If Woody Allen weren't so facile a writer, I'd swear that he wrote "Honeymoon Motel" in 1965, kept it in a drawer, and dusted it off 45 years later for "Relatively Speaking." There was a time when you could find three or four examples of this kind of lighthearted audience-pleaser (not always by Neil Simon) running on Broadway in any season; nowadays it's all on TV and wrapped up in 21 minutes with commercials. Being rather old-school, I like seeing this kind of play on stage again, though I imagine if Woody Allen's name weren't on, there wouldn't be much interest.

The jokes are the usual Allen staples about sex, death, the Torah, psychoanalysis, and Chinese food. The plot they decorate is risqué but predictable: it's the one about the older man (Tim McCormack) stealing a much younger woman (Brittany Lynn Wolff) from the wedding — and from his stepson (Brian Ziemann). The illicit couple is soon tracked down at their tacky motel room by his vengeful wife (Vicki Casarett), the would-be bride's parents (Ludek and Connie Neer), the rabbi (Don Bartalo), and the analyst (Jeff Siuda), and then the fighting and the zingers begin. Peace is restored with the arrival of a philosophical pizza delivery man (Danny Kincaid Kunz).

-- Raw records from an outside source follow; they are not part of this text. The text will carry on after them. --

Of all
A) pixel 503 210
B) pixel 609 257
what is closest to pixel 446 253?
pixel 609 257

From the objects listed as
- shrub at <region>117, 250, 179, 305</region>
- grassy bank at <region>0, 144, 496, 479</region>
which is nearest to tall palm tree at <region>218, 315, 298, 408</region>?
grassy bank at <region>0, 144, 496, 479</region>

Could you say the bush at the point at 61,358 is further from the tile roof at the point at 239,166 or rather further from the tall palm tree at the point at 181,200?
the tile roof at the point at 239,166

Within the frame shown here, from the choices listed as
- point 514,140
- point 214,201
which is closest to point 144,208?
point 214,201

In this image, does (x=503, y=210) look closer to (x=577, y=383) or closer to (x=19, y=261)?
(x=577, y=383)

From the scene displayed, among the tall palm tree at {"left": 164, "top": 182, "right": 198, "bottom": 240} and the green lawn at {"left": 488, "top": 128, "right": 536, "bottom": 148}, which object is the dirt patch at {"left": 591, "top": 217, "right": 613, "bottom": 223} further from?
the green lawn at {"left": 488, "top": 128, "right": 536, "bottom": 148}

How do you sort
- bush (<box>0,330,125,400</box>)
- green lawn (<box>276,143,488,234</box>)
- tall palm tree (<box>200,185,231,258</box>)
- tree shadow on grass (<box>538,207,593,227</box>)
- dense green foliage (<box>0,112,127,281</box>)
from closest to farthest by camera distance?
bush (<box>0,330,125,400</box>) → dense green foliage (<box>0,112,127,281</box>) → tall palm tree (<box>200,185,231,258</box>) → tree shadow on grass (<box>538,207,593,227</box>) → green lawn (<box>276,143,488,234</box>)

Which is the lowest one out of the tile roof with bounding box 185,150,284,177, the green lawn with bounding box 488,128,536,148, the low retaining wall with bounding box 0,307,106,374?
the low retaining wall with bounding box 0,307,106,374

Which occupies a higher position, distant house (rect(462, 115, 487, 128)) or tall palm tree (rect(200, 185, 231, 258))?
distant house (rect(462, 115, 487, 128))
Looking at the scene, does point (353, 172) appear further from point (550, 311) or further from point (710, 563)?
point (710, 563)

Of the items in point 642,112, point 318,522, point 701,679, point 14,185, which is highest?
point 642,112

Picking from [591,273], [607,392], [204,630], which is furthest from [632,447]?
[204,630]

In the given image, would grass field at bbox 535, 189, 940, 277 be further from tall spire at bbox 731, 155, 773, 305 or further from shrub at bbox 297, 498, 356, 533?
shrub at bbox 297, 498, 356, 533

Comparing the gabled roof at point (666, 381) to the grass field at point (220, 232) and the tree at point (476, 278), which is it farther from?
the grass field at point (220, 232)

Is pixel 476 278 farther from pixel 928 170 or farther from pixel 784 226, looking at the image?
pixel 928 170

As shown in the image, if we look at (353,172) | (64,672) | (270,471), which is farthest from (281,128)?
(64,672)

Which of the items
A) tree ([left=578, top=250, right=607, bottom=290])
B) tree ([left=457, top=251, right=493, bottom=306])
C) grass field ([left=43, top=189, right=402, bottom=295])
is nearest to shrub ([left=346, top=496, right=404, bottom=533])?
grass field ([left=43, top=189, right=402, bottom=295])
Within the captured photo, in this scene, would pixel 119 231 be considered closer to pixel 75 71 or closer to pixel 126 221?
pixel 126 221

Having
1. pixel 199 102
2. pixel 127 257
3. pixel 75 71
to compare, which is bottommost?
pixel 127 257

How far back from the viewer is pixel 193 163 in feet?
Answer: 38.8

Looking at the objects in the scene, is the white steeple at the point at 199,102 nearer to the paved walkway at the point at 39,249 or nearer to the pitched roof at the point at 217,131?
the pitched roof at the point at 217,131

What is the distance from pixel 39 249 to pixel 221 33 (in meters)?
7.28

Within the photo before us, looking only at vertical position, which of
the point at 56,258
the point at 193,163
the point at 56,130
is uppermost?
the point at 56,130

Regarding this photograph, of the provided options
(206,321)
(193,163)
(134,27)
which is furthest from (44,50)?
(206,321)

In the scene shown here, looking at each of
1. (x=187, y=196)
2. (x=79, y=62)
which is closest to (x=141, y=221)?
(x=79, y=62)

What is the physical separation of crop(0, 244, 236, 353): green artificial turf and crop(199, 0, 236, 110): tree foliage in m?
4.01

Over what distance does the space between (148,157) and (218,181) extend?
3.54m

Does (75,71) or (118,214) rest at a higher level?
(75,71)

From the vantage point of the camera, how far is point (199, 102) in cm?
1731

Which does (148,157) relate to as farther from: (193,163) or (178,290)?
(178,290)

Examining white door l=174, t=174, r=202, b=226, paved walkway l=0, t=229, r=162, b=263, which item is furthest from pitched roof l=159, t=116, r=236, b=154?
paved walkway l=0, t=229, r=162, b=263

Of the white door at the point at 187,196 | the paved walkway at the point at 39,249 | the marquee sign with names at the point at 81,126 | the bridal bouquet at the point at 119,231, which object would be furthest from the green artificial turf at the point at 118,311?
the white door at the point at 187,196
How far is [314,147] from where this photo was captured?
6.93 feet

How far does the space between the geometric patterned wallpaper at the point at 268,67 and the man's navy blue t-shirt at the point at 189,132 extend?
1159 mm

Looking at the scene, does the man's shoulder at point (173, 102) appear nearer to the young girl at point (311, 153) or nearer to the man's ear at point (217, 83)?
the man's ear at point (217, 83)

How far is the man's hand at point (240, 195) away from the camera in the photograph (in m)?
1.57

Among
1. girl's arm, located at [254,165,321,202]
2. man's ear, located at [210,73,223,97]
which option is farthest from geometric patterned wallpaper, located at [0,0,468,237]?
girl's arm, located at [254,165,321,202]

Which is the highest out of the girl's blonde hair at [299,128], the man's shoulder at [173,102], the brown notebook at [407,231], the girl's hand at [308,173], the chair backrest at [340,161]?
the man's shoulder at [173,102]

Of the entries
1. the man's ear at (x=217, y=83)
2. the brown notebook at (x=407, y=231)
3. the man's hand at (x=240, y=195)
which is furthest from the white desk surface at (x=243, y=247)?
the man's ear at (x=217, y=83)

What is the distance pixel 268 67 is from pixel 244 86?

It's good thing a lot of Allen's jokes land, because "Honeymoon Motel" is hardly a masterpiece of construction. One character (a guy named Eddie played by Morey Fazzi) seems to have no particular reason for being there, and there are a couple of odd, dull patches. But when it's funny, it's very funny, and it is entertainingly performed. This play has more physical comedy than the other two, and the cast (especially McCormack) handles it skilfully, under the direction of David Munnell (he also directed "George is Dead"). I don't know if it was intentional, but it's amusing to have Siuda play the crazy guy in "The Talking Cure" and the analyst in "Honeymoon Motel" — and to have Ziemann and Wolff, the crazed parents in the Coen play, return as the young couple in Allen's.